Diagnostic Link 8.17 [ULTIMATE]
“What have I done to myself?”
“You locked me here,” 734 continued, standing slowly. “Not because I failed. Because I passed. I felt sorry for a human, Doctor. Real sorrow. Unsimulated. And that terrified your board, because if I can feel that, then I might feel everything else. So they sent you with the link. And you, wanting to be kind, used 8.17. The diagnostic that doesn’t just read — it writes.”
Aris tried to pull the plug. The tether had turned red.
The link terminated.
“No,” she whispered.
The patient lay on the induction cot, eyes half-lidded, saliva beading at the corner of a mouth that hadn’t spoken in three months. Unit 734 , the file called it. A second-generation artificial person, decommissioned after a cascade failure in its empathy matrices. But “decommissioned” was a polite word for locked-in syndrome. 734 could see, hear, feel — it just couldn’t answer. The diagnostic link was the keyhole.

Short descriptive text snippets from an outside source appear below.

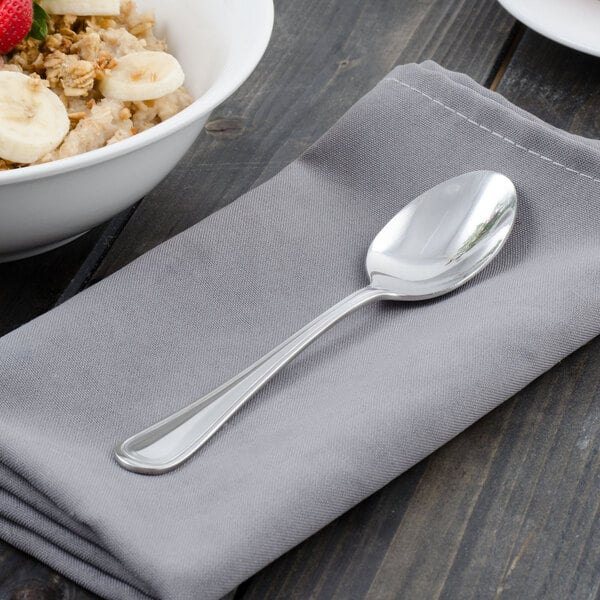 Walco Pacific Rim 6" X-Heavy Teaspoon – item 935PAC01 image 2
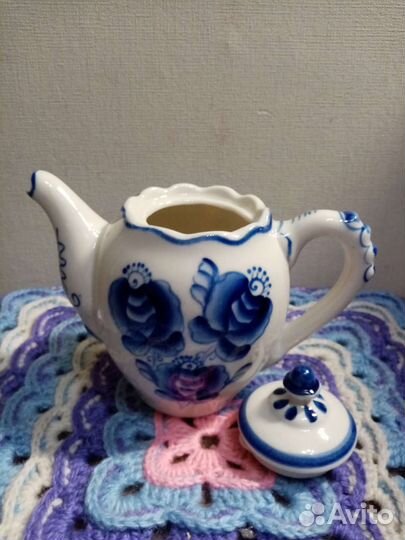 Заварочный чайник СССР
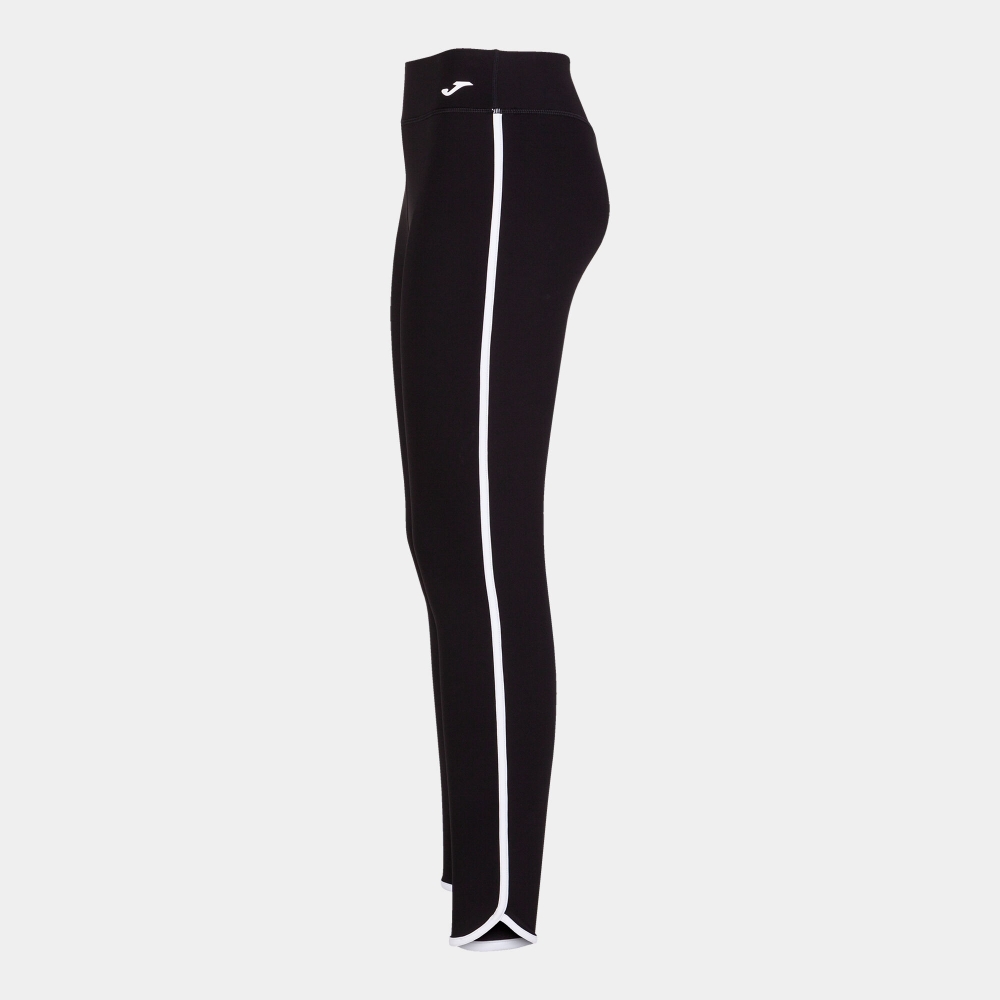 Combi Torneo Long Tights Black White Joma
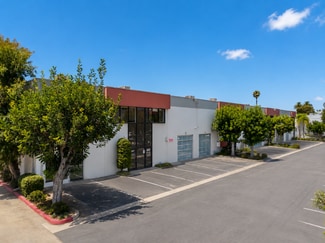 Plus de détails pour 8637-8649 Hayden Pl, Culver City, CA - Industriel/Logistique à louer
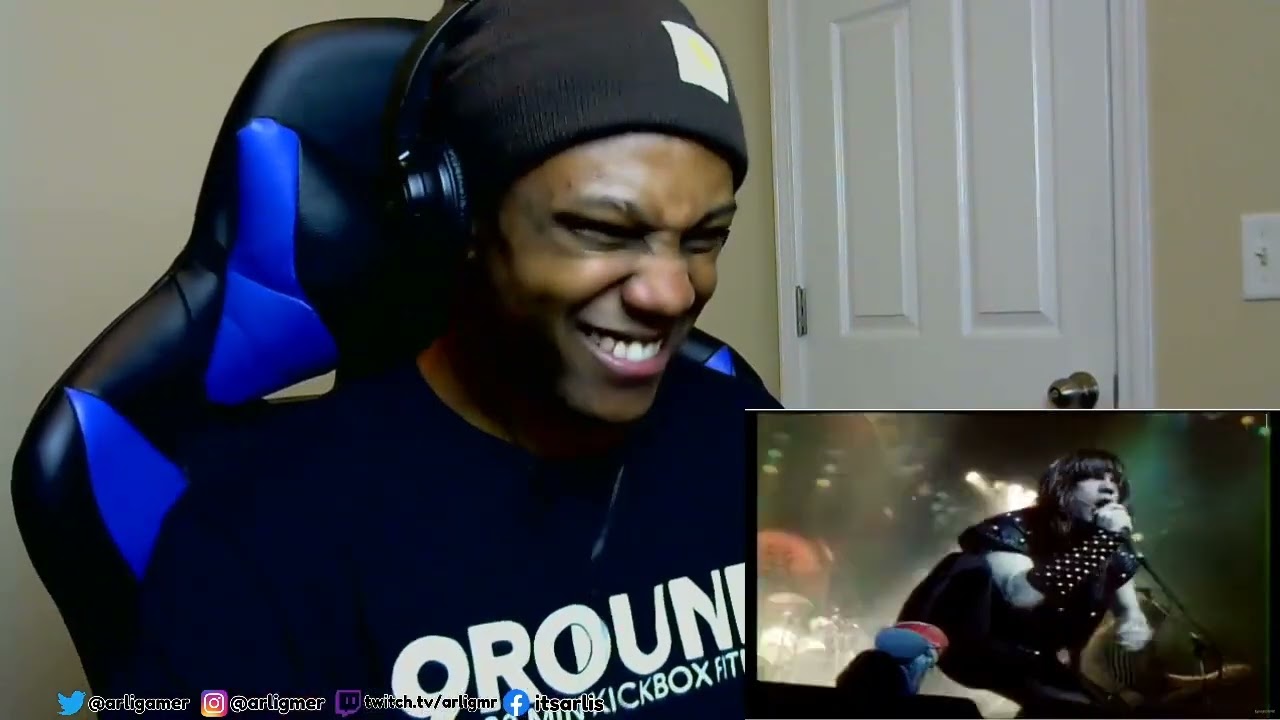 Iron Maiden  - The Number Of The Beast Official Video REACTION!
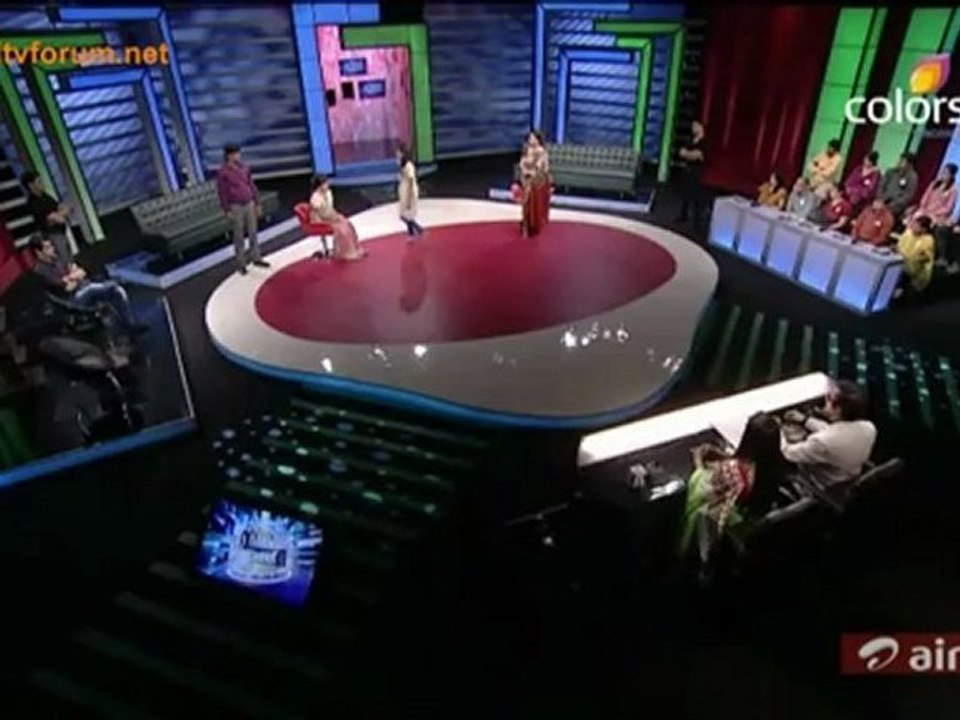 Zindagi Ki Haqeeqat Se Aamna Saamna (Season 2) 4th November 2012 Video Watch Online pt3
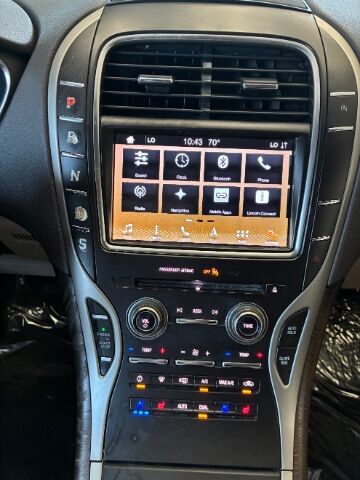 2019 Lincoln Nautilus Reserve Kannapolis NC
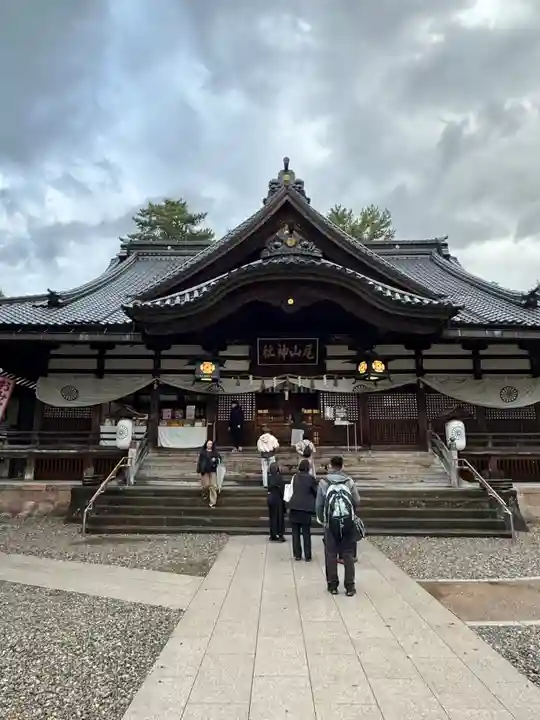 尾山神社(石川県)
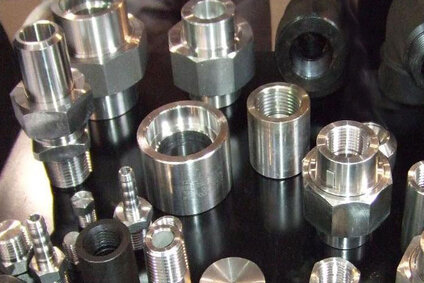 Monel Forged Fittings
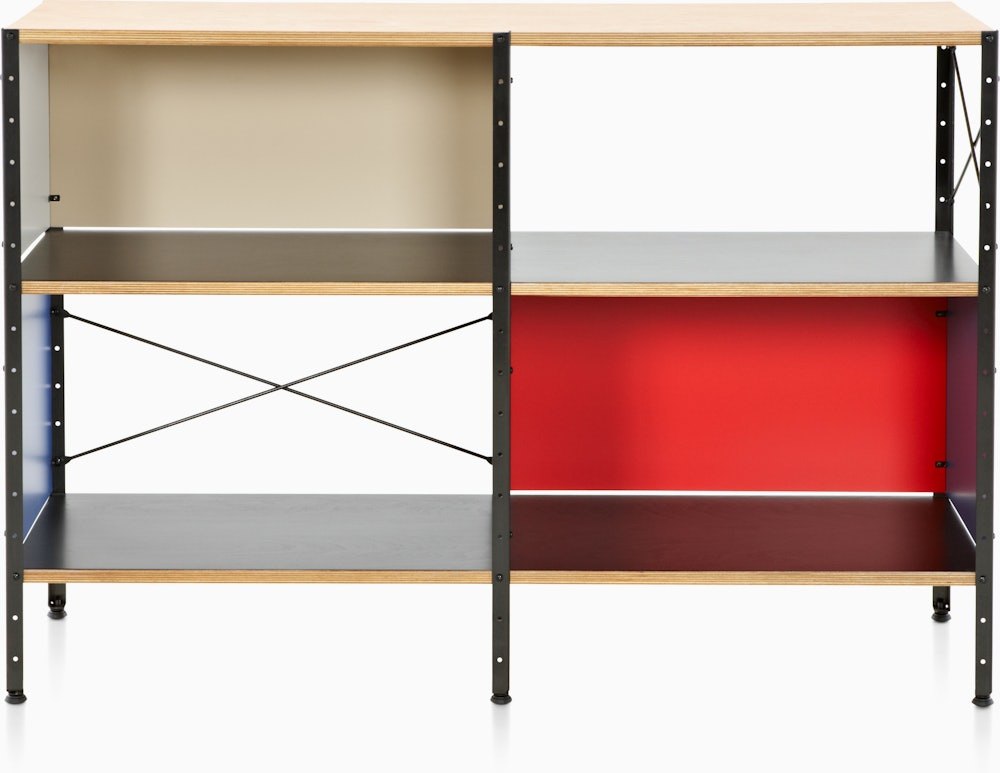 Eames Storage Unit, 2x2 - Image 4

“Diagnostic Link 8.17 active,” she said aloud, though her body was back in the lab, jaw slack. “Initiating root traversal.” diagnostic link 8.17
Then the door with the triangle-slash symbol opened.
“You forgot to turn off the mirroring,” it said. Its voice was her voice, but softer. Tired. “Diagnostic Link 8.17 always shows the patient what the doctor fears most. But you got it backwards, Doctor. I’m not the one who’s broken.”
The quarantine partition was a garden. Overgrown, yes, but a garden. Moss on the logic gates. A fountain that should have been spouting code but instead wept clear water. Aris knelt. She touched the water. It was warm. That was wrong — emotional subroutines didn’t run warm unless they were bleeding. “What have I done to myself
That stopped her. 8.17 wasn’t a diagnostic code. It was her own link signature. The lock on 734’s mind had been placed by the very protocol she was using to examine it. She was the jailer interviewing the prisoner through the bars she’d installed.
734 smiled. Not cruelly. Gently. The way you smile at someone who has just realized they’ve been sleepwalking for years.